​Wielding chainsaws to carve art from ice

Ice carving is part brute force, and part delicate dance. Portions of the sculptures are set in place with nothing more than water -- "Arctic glue," they call it. It instantly freezes the pieces together, as long as the air is cold enough.

The downside, of course, is that the results of all this hard work will eventually melt away.

Alaska native Mark Chapin looks at that reality philosophically.

"It will go back into the ground and eventually get back into the water source. You're essentially carving from previous ice carvings," he said.

All the carvings were going well, until, that is, the clouds rolled in, and the temperatures crept above freezing.

"I'm a little frustrated right now," said Heather, "mainly because of the weather."

"So all this hard work is basically one big pile of slush," said Reverend Butter.

His pirate ship was sinking in its own water. "You work with what you've got and in the end you gotta be proud of what you did, so, we are."

Junichi's dragon almost seemed to be crying -- and so was Junichi. 'The water was dripping off the sculpture," he said.

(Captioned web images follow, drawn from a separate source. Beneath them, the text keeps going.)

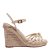 SANDÁLIA ESPADRILLE ANABELA NAPA SOFT SANTA LOLLA CREME - Imagem 7
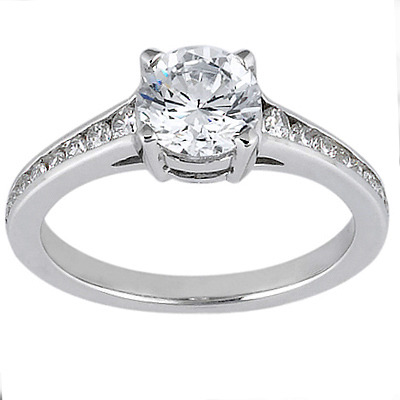 Basket Center Diamond Engagement Ring (0.18 t.c.w.)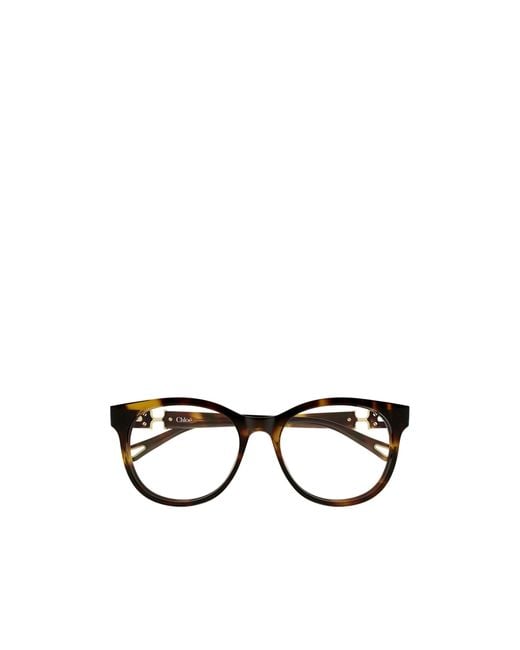 Chloé White Chloé Eyewear Cat-Eye Glasses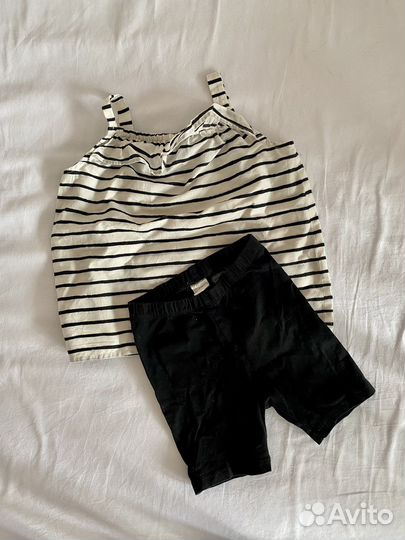 Костюм летний топ шорты h&m 86 размер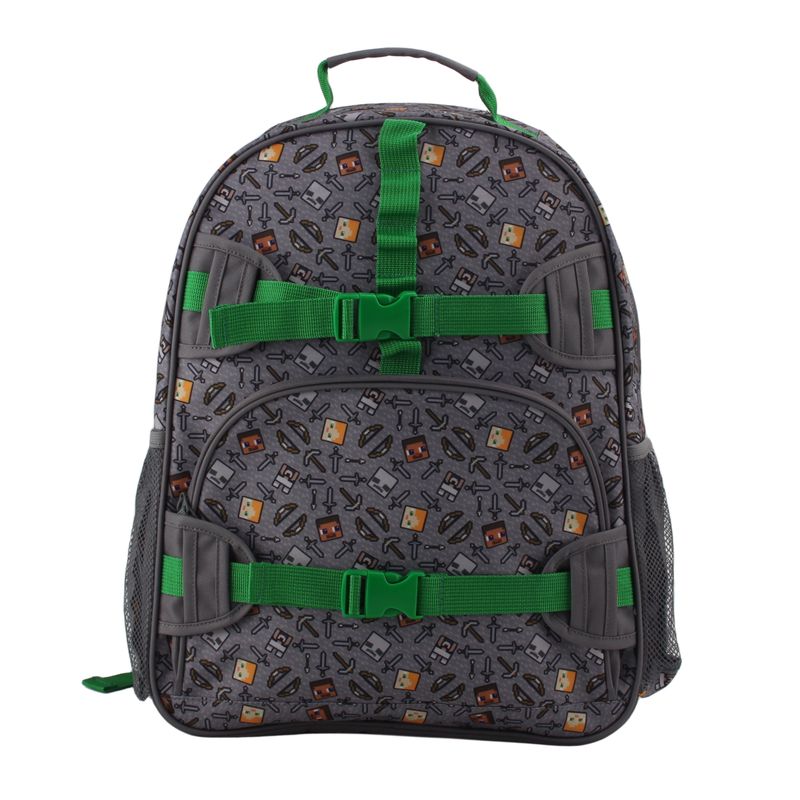 MINECRAFT - Mochila Juvenil Minecraft Broches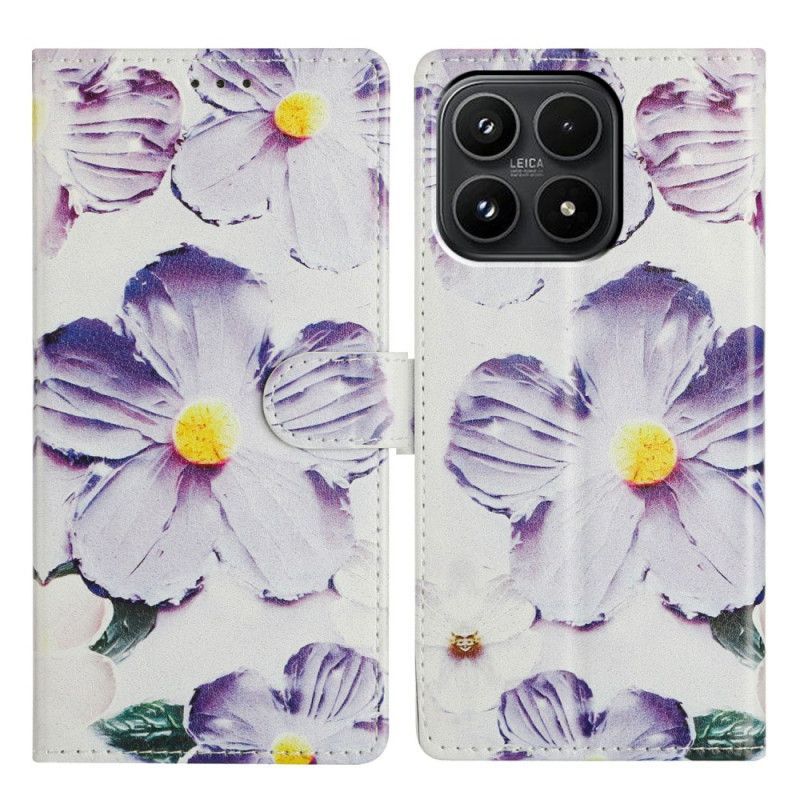 Housse Xiaomi 17 Fleurs Violettes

The judges even pushed back the finish to give the artists time to make adjustments.

Every team used every minute right up until the final horn.

The race was over, drips or no drips.

But no one really seemed to notice; crowds poured in to capture the finished works before they melted any more, and the judges finally had their say.

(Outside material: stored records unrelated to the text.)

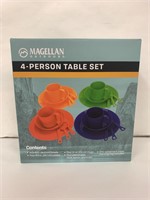 (6xbid)Magellan 4- Person Table Set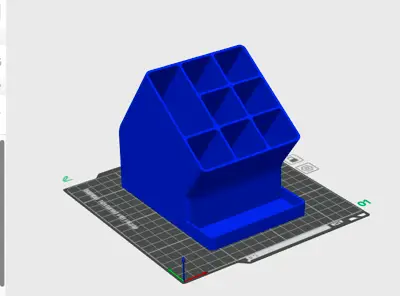 桌面笔筒工具收纳格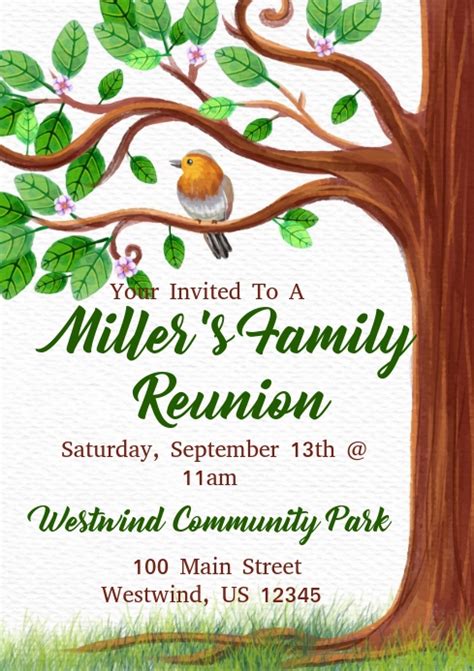 Sample family reunion program templates itinerary peacock. Family Reunion Template | PosterMyWall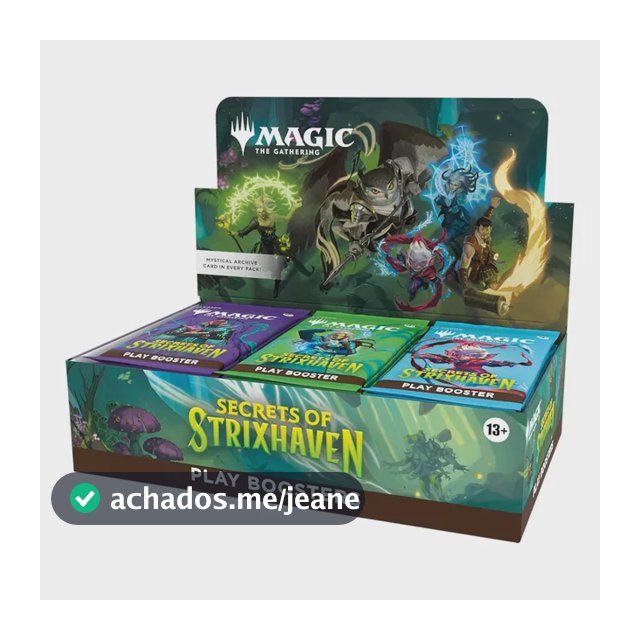 Magic The Gathering Secrets Of Strixhaven - Play Booster Box Secrets Of Strixhaven - Play Box Inglês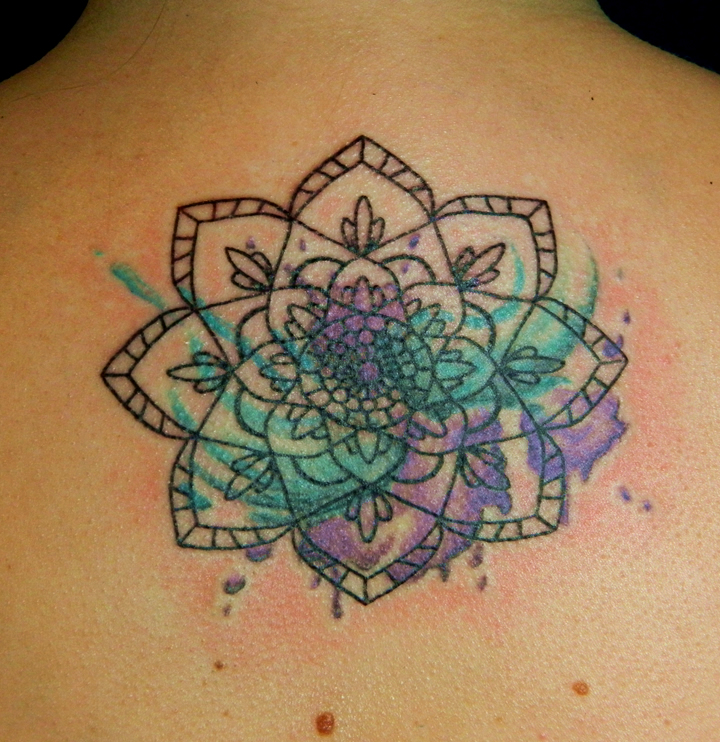 Mandala and Watercolor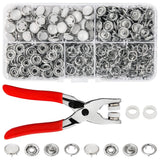 K Kwokker Pearl Snaps for Fabric w/Snap Pliers, Metal Snap Button Kit for Clo... Model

The Hulk and his superhero accomplices earned Steve and Heather Brice a spot on the podium.

Buddy Rasmussen and Reverend Butter's pirate ship sailed its way into second place.

But the one who carved out the top spot was, once again, Junichi Nakamura. Maybe all that smoking like a dragon paid off.

As the crowds thinned, the air once again cooled. You could almost hear the ice sculptures themselves sigh with relief. Their integrity (and the artists' reputations) were safe -- at least until the sun comes out.